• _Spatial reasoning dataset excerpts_
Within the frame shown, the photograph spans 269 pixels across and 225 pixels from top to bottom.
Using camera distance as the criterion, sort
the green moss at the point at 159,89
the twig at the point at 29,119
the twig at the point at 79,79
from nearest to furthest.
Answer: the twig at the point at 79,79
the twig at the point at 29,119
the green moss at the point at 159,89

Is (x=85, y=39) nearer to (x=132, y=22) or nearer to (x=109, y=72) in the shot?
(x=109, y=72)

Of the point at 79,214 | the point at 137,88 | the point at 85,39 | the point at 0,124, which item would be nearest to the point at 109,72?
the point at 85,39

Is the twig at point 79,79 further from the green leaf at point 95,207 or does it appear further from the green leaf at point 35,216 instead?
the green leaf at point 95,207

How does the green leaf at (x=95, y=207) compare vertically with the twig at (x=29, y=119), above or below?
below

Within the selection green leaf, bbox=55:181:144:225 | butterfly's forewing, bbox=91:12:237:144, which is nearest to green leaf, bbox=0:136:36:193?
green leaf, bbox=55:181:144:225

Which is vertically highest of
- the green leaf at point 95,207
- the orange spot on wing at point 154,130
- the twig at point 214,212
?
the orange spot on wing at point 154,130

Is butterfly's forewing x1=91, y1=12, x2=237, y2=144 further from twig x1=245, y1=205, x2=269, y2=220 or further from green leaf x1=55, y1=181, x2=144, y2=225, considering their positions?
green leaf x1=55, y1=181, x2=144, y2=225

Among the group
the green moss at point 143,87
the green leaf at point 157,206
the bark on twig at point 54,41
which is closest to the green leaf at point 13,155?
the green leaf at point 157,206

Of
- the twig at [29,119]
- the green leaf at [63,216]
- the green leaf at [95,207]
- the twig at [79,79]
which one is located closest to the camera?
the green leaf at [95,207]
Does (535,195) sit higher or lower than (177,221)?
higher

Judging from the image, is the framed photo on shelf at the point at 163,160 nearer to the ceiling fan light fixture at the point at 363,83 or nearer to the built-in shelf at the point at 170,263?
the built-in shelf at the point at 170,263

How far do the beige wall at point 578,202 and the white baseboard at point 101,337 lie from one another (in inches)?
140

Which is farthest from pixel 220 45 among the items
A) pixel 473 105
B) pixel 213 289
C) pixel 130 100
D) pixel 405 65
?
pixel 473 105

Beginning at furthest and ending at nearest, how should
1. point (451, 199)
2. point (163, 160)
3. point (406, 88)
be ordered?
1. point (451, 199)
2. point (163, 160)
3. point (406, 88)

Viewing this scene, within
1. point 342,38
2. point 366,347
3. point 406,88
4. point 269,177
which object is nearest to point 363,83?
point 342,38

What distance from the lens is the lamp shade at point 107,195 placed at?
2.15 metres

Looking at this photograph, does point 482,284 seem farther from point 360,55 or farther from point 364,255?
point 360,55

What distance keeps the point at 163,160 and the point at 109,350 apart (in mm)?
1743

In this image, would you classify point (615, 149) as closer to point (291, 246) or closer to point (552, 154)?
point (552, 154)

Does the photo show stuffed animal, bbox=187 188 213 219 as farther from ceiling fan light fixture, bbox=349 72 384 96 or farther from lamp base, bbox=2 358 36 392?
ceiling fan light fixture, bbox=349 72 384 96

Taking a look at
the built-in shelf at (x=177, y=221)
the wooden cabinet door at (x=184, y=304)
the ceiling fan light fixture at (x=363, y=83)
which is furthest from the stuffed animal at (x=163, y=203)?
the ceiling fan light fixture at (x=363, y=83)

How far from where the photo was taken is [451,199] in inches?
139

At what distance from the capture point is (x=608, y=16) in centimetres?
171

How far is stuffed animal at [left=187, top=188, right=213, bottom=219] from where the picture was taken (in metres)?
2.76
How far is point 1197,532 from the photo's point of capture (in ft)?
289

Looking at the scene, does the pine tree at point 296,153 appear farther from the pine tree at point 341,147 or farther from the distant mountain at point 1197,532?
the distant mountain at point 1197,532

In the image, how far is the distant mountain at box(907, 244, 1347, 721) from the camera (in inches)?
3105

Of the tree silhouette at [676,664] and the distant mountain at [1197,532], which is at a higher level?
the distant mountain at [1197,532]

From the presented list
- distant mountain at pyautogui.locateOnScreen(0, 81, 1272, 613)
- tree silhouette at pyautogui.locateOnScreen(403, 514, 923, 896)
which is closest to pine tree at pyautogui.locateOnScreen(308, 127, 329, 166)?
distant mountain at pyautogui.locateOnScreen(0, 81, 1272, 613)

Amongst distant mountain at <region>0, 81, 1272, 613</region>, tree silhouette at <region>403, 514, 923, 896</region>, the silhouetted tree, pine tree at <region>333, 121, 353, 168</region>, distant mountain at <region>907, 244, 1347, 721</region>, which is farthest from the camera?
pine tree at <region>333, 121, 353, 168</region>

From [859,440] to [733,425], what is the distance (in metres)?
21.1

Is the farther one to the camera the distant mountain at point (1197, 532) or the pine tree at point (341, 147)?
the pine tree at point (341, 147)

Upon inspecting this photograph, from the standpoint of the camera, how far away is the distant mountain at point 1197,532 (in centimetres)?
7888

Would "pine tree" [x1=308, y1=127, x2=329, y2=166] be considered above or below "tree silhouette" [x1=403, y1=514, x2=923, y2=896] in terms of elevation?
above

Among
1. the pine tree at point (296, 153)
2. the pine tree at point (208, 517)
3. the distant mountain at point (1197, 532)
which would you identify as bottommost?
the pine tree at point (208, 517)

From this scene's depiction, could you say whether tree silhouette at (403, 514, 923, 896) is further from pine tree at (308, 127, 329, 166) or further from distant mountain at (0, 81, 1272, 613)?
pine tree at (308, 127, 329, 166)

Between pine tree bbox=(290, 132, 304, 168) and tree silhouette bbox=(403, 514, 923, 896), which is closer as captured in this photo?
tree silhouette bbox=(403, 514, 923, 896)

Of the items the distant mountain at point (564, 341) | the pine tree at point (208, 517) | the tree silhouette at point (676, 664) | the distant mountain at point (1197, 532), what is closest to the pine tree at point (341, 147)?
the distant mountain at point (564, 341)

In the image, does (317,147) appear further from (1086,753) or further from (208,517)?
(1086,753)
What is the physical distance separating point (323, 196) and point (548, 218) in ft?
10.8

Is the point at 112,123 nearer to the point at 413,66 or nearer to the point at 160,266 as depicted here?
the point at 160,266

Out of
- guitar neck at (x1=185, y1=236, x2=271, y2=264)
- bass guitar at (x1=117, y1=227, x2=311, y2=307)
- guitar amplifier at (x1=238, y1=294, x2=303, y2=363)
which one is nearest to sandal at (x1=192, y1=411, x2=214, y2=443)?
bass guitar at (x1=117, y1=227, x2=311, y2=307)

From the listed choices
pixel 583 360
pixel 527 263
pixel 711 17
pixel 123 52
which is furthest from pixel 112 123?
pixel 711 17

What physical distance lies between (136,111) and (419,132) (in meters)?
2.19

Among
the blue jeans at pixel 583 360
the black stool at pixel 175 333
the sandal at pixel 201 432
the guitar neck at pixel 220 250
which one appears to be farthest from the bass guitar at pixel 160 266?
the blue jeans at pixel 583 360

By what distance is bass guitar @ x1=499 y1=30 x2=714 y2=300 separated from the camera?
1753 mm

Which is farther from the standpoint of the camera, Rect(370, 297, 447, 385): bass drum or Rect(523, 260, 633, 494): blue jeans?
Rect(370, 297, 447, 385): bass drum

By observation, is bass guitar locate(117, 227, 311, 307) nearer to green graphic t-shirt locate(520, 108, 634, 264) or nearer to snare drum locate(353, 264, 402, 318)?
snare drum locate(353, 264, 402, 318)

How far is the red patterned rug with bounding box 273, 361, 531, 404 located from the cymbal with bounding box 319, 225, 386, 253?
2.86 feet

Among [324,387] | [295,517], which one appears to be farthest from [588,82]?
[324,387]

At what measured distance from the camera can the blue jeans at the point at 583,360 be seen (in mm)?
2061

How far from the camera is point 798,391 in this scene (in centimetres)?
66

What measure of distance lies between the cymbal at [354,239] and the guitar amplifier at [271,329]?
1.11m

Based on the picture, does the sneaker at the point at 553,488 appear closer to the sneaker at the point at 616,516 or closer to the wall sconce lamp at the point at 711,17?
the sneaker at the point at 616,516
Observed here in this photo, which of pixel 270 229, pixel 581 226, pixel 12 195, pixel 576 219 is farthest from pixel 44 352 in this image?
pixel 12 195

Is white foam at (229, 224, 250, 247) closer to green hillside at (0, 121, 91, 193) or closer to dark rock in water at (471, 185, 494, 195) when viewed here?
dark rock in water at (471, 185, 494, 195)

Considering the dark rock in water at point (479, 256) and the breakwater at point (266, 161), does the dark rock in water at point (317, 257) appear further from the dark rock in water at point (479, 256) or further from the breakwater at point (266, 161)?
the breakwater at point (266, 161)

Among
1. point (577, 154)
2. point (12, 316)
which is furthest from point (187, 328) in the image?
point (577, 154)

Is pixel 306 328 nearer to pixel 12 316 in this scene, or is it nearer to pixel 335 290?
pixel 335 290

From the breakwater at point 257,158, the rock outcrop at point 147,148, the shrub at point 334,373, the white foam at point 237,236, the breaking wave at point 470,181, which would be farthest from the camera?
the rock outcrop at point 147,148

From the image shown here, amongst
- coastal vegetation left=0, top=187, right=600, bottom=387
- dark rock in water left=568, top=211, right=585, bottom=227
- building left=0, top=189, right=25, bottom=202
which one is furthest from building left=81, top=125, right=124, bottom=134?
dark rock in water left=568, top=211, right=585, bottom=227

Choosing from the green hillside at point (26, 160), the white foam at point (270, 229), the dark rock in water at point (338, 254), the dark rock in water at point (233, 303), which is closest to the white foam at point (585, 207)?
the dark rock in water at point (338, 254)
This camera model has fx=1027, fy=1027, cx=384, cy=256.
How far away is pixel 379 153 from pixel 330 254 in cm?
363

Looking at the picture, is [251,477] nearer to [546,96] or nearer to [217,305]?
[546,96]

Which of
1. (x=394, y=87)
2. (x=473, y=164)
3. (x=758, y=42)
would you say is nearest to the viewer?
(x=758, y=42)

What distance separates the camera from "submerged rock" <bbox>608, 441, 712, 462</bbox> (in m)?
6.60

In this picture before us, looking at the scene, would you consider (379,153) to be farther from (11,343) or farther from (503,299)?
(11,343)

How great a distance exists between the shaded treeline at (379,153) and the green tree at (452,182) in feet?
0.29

• _Instructions for the task_
Retype the lines from the one containing "How great a" through the end of the records, with both ends included.

• _Exercise solution_
How great a distance exists between the shaded treeline at (379,153) and the green tree at (452,182) in feet?
0.29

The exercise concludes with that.